PAGE EXTRACT:
────────────────

Different poems get remembered in different ways—a ballad or other narrative poem as opposed to a lyrical poem that unfolds in its own kind of sequence—a strophic poem or a passage of rhymed or blank verse that moves on more discursively. In memorizing and reciting, one becomes even more deeply aware of pattern and structure: stanza forms, repeating patterns of anaphora (as in Thomas Carew's lovely "Ask me no more") or refrain. We notice, too, how the argument catalogue or narrative unfolds itself through the stanzas, sections, or even groups of lines.

────────────────

TO DO:
From the passage on memorizing poems, copy out word for word the part starting at "Different poems get" and ending at "groups of lines.".

DATASET CONTENT:
────────────────

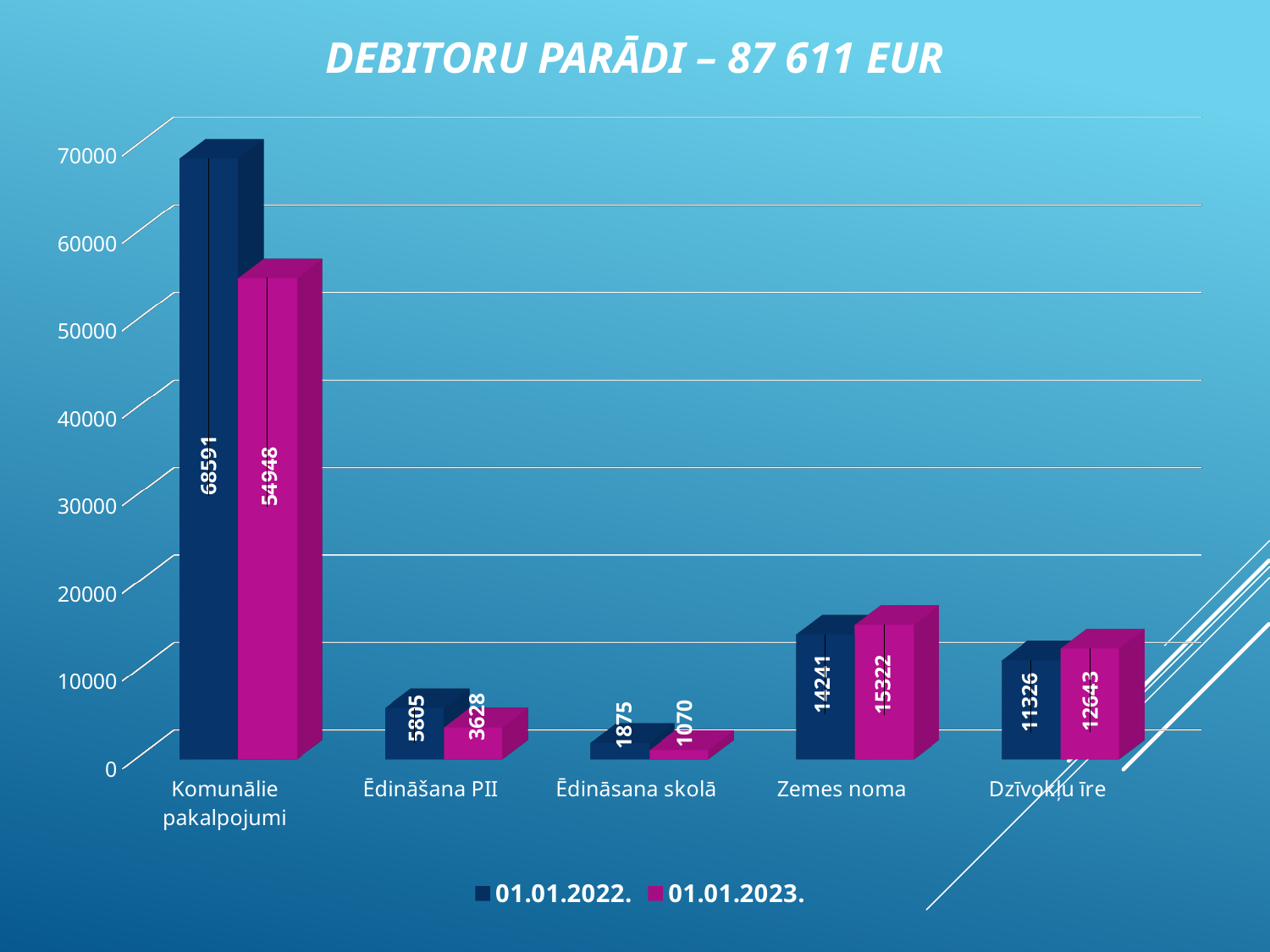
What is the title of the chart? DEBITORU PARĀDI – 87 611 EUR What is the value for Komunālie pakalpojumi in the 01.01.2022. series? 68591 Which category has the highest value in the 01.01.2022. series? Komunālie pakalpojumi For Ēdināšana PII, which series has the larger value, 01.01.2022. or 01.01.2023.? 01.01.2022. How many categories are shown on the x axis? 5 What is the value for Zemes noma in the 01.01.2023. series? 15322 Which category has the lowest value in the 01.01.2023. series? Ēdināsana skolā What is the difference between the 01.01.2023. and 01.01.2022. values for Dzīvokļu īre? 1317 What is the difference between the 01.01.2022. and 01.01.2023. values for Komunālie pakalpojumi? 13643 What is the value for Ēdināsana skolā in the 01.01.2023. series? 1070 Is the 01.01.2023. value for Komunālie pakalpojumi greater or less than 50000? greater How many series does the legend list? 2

────────────────

RESULT OF THE EXERCISE:
Different poems get remembered in different ways—a ballad or other narrative poem as opposed to a lyrical poem that unfolds in its own kind of sequence—a strophic poem or a passage of rhymed or blank verse that moves on more discursively. In memorizing and reciting, one becomes even more deeply aware of pattern and structure: stanza forms, repeating patterns of anaphora (as in Thomas Carew's lovely "Ask me no more") or refrain. We notice, too, how the argument catalogue or narrative unfolds itself through the stanzas, sections, or even groups of lines.